Dal canto suo, l’opposizione inizialmente incarnata dalla Schlein si ispirava al politicamente corretto: diritti civili, antifascismo di maniera, ambientalismo tradizionale, valorizzazione della diversità, accoglienza e via discorrendo. Ma la stessa Schlein si troverà ben presto nella necessità di superarla. Perché non corrispondente alle aspettative dei suoi sostenitori. Perché elettoralmente non pagante. Perché è timida sulla questione fondamentale della guerra e dei suoi effetti collaterali, internazionali e interni.   Perchè incapace di opporsi con efficacia all’attacco a tutto campo della destra, italiana ed europea, contro quello che rimane della sinistra e delle sue istituzioni. Ma, infine e soprattutto, perché, non suscettibile, di apparire, agli occhi degli elettori, una reale e realistica alternativa di governo.

Non è detto, naturalmente, che la Schlein e il gruppo che la sostiene siano in grado di compiere il necessario “salto di qualità”. Anche perché, a suggerirgli cautela saranno in tanti. Quelli che temono scissioni ( che, in ogni caso, ci saranno e non solo silenziose). Quelli che vedono come il fumo agli occhi qualsiasi convergenza con il M5S. Quelli che considerano  le proposte legislative ( dal salario minimo, al rifiuto di rapporti con gli stati canaglia al solo scopo di impedire le partenze dei migranti; dalla introduzione dello jus scholae alla modifica della Bossi/Fini e del jobs act, sino a quella della legge elettorale) che non hanno la minima possibilità di essere adottate, come semplici leggi/manifesto e non come base di un programma politico elettorale.

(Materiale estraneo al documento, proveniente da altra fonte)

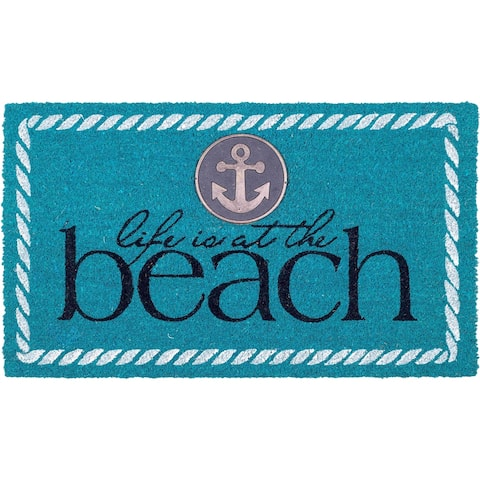 Life Is At The Beach Doormat 18 x 30, Non-Slip, Durable'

Quelli che interpretano anche il semplice allentamento dell’europeismo senza se e senza ma e del sostegno a Zhelensky sino all’immancabile vittoria finale come un salto nel buio o, peggio ancora, come il primo passo verso la perdizione.

Possibile, anche se non probabile che la Schlein faccia proprie, in qualche modo, queste preoccupazioni, fermandosi prima ancora di partire o rimanendo nell’ambito di un’opposizione fracassona quanto innocua e di corto respiro. Ma sarebbe la definitiva liquidazione del Pd; non necessariamente accompagnata, è il caso di dirlo, dalla automatica rinascita di una sinistra degna di questo nome. Con la Schlein dispersa sotto le macerie.

Probabile, invece, che la nuova segretaria vada avanti. Per farlo deve, semplicemente, guardare oltre sé stessa e, soprattutto, oltre il Pd. Se tentasse faticosamente di imparare un mestiere che non è il suo- quello di segretaria del Pd- perderebbe il suo tempo e verrebbe, in men che non si dica, risucchiata e spolpata dall’ambiente. Se si considerasse, invece, come uno dei punti di riferimento di un mondo, quello della sinistra e del socialismo antagonista che c’è, e ribolle lungo tante correnti d’acqua e sotto la terra, allora i grandi movimenti contro la guerra, per la democrazia, per il ritorno dello stato e del pubblico, per la valorizzazioni delle grandi istituzioni su cui si regge la nostra costituzione, troverebbero la loro unità e moltiplicherebbero le loro forze.

Unirsi. Ecco il punto. Solo così potrà essere vinta la nostra scommessa. E sottolineo la parola “nostra”.